Passés les éblouissements que lui procure la vue des monuments romains, la splendeur de la Ville éternelle, chargé de besognes qui ne conviennent pas à ses goûts, spectateur des bassesses des courtisans du pape, il se met à détester cette vie qui lui est faite. Il sait qu'en France d'autres ont profité de son absence pour le remplacer auprès des Grands et qu'il est oublié.
Surtout, il est plein de nostalgie en songeant à la vie paisible et rustique de son pays, l'Anjou, à son bon sens qui s'oppose au monde romain, rocailleux, sournois et intrigant. Il en perd le goût d'écrire : "De la postérité je n'ai plus de souci/Cette divine ardeur, je ne l'ai plus aussi/Et les muses de moi, comme étranges, s'enfuient."
Il ne peut s'empêcher, se dispenser d'écrire, mais il ne veut pas se donner trop de peine en composant ses sonnets. Il livre ses impressions comme elles viennent : "Je me plains à mes vers si j'ai quelque regret, /Je me ris avec eux, je leur dis mon secret."
Une satire amère
Volontiers satiriques, 82 sonnets décrivent la vie à Rome, la vie de tous les jours et le déroulement historique des événements. Du Bellay raconte son voyage, son retour en France et sa désillusion : la cour de François Ier est semblable à celle des prélats de l’Église. Sa seule consolation est l'immense amour qu'il porte à Madame, sœur du roi, Marguerite de Navarre, l'épouse du duc de Savoie, à qui il dédie la dernière partie du recueil, consacrée aux portraits de ses contemporains.
Les Regrets sont autant un document historique en ce qu'ils décrivent précisément les mœurs et les gestes d'une époque dans un lieu donné qu'un monument littéraire dont sont empreints les écrivains d'aujourd'hui.
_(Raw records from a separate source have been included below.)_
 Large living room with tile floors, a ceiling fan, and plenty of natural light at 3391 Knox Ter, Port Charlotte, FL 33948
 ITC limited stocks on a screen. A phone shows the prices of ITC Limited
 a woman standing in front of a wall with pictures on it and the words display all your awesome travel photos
Du Bellay a inventé un genre littéraire, le "regret" qui s'attache à exprimer poétiquement l'"estrangement", l'indifférence, le divorce entre les choses et soi, le monde et soi, et entre soi et soi-même. Il se démarque ainsi de tous les auteurs alors connus.
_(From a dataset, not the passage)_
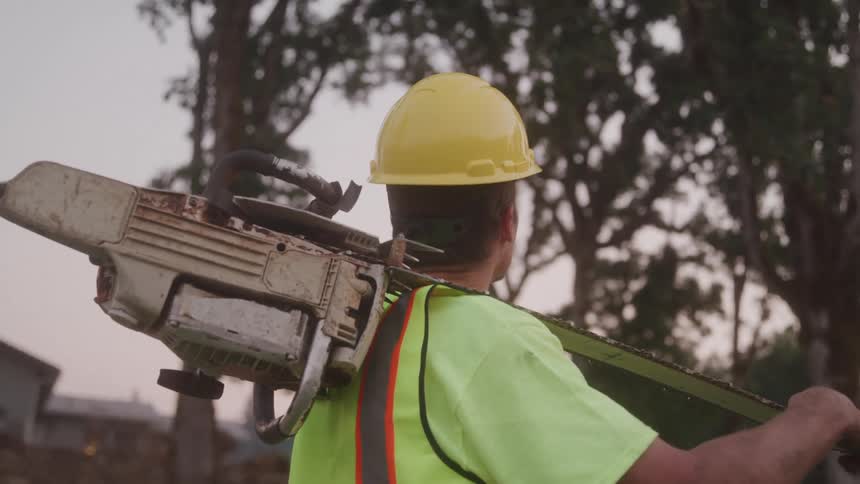 A construction worker carries a chainsaw in the woods wearing a hard hat and a green vest at midday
Au reste, Les Regrets sont très vivants : 145 personnages animent les sonnets. A leur suite, une foule de figurants, de courtisans, de passants, d'artisans est décrite pour marquer la vie dans l'écoulement des jours.
"L'organisation des Regrets est fort simple. De la déploration, du regret proprement dit, on passe à l'observation, puis à la satire. Satirisant, on passe d'Italie en France. Et "la France regrettant", et la France regardant, on passe de la satire à l'éloge." (Yvonne Bélenger, "Du Bellay, ses regrets qu'il fit dans Rome".)